Par là se trouve posé le thème de la vision, objet de la
présente recherche. Or, Si Husserl affirme, au § 8 des Idées
qu'une science des essences « se refuse par principe à
incorporer les résultats
théoriques
des sciences empiriques » ,
il ajoute que « si toute science éidétique est par principe
indépendante de toute science de fait, c'est l'inverse par contre
qui est vrai pour les sciences de fait...tout fait inclut un fonds
éidétique (Bestand) d'ordre matériel, et toute vérité éidétique
liée aux essences pures enveloppées dans cette structure doit
engendrer une loi qui régit les cas empiriques donnés ainsi que
tout cas possible en général ».
La phénoménologie est science des possibilités, ce qui est
déjà posé dans L'idée de la phénoménologie : « Le voir ne se
laisse pas démontrer ni déduire. C'est manifestement un non-
sens que de vouloir élucider des possibilités...par une
déduction logique à partir d'un savoir non intuitif »5.

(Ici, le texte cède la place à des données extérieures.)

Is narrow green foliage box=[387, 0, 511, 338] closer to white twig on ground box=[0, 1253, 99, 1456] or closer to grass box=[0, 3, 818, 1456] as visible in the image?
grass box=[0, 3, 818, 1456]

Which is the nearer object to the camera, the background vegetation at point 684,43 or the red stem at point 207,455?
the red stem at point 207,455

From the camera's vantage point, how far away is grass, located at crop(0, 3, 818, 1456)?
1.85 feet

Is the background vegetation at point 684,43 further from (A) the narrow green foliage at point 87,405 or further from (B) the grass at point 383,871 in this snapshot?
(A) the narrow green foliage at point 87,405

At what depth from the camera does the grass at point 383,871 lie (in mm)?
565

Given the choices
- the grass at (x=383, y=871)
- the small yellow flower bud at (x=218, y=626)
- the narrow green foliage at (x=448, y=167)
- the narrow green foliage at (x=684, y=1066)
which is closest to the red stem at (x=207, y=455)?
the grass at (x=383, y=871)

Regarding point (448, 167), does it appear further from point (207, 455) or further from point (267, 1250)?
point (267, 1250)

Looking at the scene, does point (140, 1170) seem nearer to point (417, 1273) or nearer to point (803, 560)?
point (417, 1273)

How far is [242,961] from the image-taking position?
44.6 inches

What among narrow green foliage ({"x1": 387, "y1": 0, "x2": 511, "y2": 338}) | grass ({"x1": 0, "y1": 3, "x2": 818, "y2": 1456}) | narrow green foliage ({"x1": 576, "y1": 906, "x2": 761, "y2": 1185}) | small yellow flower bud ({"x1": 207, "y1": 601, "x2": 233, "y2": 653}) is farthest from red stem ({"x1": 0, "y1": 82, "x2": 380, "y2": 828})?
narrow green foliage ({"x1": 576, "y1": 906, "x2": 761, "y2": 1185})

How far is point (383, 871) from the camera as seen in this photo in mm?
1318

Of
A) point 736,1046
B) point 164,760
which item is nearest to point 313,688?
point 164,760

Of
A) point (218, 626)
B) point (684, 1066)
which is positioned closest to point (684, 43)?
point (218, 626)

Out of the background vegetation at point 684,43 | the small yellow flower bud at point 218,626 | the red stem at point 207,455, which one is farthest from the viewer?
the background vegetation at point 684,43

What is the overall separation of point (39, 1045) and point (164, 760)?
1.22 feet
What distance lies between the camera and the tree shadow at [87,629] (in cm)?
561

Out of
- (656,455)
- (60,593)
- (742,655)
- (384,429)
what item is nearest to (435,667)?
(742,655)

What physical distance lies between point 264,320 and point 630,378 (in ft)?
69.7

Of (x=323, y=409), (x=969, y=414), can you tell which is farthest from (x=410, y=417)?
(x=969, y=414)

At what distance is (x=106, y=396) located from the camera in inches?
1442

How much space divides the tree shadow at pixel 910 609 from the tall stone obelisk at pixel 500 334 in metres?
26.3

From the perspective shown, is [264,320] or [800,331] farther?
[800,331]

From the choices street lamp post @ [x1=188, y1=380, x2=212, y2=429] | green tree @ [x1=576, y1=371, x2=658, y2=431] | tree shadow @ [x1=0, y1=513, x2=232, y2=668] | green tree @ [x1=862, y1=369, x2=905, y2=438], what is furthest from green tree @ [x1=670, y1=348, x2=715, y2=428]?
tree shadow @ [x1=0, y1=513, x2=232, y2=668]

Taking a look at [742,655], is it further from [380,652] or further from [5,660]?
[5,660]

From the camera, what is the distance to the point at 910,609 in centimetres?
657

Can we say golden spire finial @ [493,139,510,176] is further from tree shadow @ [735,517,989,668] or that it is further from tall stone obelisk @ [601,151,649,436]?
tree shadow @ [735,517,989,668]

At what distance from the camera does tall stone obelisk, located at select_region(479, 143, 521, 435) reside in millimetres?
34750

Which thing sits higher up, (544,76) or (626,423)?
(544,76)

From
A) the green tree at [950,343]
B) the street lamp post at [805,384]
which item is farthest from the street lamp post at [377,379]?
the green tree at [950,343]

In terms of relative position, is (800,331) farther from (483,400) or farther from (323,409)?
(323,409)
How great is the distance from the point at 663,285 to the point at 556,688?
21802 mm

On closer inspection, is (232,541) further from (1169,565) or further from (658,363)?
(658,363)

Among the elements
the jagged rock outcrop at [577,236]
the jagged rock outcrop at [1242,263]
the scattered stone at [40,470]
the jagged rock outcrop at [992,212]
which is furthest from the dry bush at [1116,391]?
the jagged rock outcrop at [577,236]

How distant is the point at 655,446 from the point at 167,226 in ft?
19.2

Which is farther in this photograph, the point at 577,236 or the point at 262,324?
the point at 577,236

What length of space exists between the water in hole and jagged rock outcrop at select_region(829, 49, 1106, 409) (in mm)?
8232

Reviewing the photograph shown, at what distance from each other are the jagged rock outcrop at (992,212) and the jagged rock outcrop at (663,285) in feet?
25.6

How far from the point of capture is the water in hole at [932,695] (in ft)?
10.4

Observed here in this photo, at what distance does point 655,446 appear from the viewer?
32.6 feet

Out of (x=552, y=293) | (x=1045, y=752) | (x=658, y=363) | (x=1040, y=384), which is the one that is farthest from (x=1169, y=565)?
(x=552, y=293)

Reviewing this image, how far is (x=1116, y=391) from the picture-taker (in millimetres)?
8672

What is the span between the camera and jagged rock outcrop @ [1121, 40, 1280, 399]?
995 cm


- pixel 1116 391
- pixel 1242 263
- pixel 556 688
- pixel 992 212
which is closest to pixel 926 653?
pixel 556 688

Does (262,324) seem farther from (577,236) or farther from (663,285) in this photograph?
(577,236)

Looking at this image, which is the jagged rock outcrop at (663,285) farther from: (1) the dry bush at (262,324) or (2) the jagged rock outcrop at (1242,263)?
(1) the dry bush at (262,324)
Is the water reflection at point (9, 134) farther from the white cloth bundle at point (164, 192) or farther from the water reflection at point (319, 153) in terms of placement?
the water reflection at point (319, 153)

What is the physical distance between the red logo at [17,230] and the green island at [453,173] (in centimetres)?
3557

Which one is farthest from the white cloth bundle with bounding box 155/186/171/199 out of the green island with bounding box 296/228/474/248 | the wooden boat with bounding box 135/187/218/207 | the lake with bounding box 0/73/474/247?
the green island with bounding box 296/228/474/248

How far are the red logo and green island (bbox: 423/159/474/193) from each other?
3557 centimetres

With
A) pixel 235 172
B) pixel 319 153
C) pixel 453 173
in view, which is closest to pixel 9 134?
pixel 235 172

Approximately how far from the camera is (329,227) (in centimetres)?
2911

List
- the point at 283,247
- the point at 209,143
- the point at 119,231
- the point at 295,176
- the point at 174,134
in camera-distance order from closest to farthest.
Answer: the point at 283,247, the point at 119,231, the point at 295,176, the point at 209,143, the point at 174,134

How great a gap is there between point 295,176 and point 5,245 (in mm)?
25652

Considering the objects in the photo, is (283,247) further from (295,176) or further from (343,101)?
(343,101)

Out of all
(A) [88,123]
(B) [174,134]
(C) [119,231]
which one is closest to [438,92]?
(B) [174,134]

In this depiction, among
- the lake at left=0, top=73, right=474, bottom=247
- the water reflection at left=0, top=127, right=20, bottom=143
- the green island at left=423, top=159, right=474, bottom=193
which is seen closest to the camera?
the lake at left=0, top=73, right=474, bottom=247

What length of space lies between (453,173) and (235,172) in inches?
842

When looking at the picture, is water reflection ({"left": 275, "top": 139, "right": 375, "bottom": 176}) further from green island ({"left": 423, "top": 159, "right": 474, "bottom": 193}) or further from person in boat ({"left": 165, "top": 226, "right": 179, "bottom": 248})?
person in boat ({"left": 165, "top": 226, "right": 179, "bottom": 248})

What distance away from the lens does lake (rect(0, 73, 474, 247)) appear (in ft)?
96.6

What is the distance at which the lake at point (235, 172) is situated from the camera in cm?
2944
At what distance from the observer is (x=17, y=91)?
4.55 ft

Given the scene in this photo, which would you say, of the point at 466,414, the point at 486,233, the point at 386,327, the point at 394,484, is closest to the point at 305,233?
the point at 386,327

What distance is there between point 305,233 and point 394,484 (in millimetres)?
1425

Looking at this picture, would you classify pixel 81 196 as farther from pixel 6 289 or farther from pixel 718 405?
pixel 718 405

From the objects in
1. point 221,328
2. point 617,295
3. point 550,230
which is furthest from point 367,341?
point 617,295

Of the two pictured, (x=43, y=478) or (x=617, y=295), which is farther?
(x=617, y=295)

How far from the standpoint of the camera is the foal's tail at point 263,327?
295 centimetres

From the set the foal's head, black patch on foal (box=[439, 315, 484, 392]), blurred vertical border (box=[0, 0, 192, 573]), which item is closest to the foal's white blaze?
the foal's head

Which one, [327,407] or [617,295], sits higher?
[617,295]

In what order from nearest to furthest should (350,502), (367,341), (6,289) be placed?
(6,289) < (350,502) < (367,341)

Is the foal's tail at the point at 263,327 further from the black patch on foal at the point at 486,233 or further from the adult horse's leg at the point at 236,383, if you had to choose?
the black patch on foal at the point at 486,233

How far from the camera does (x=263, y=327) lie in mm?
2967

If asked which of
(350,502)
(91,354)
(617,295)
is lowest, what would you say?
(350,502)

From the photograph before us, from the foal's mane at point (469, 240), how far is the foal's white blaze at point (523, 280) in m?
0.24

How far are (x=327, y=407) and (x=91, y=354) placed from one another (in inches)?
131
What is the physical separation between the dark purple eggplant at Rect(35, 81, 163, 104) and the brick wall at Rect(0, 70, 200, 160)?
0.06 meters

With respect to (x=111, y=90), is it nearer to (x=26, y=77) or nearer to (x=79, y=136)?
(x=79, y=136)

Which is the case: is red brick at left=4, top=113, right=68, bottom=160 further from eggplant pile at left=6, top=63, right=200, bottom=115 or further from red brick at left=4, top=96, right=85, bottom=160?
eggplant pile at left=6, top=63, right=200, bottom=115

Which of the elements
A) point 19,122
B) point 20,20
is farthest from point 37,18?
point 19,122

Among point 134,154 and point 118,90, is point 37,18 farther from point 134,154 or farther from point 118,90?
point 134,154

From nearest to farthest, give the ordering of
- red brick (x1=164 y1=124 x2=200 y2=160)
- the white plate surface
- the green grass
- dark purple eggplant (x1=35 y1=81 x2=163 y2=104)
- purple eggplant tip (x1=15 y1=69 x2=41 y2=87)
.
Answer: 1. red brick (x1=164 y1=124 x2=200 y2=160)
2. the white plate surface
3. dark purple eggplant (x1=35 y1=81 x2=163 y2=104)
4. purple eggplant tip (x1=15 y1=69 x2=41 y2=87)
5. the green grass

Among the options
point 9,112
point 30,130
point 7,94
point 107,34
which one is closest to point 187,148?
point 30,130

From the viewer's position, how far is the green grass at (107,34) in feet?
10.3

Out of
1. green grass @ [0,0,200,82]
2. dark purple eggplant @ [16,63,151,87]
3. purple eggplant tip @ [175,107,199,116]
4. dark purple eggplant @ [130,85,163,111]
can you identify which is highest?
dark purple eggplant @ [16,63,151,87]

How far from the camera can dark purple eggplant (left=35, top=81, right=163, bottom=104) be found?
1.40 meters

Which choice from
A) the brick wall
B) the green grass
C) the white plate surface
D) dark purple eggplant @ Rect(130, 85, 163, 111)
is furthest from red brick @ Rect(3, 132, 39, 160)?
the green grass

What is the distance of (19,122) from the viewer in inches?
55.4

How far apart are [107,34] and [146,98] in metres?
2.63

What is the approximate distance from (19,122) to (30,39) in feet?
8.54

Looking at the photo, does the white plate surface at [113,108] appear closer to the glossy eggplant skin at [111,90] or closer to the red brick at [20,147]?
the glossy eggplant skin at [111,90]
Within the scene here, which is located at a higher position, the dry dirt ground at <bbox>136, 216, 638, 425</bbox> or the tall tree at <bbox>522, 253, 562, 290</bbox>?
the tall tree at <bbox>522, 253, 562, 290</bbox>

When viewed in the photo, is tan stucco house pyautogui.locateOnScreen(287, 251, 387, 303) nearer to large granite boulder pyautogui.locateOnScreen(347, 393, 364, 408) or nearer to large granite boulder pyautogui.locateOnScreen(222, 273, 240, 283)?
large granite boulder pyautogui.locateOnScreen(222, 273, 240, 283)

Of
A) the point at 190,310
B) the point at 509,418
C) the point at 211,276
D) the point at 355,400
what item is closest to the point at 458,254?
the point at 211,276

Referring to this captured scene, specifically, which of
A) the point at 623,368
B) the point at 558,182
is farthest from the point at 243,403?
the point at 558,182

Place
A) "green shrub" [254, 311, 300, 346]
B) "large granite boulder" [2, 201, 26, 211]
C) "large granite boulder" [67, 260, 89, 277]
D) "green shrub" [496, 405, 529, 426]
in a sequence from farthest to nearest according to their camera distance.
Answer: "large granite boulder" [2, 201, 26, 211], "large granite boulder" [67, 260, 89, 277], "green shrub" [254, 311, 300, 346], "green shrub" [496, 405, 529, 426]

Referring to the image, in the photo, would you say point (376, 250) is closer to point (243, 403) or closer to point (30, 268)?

Cependant, Husserl établit un parallèle entre sciences et
phénoménologie par le biais d'un « principe commun » : non
seulement le savant en sciences de la nature suit « le principe
qui veut qu'on examine toute affirmation portant sur des faits
de la nature à la lumière des expériences qui fondent cette
affirmation », mais « le savant dans les sciences des essences
et quiconque emploie et énonce des propositions générales,
doit suivre un principe parallèle ; il doit en exister un, puisque
déjà le principe admis à l'instant, selon lequel toute
4 . Idées, § 19, p. 64.
5 . P.U.F. , 1993, 2° leçon, p. 64.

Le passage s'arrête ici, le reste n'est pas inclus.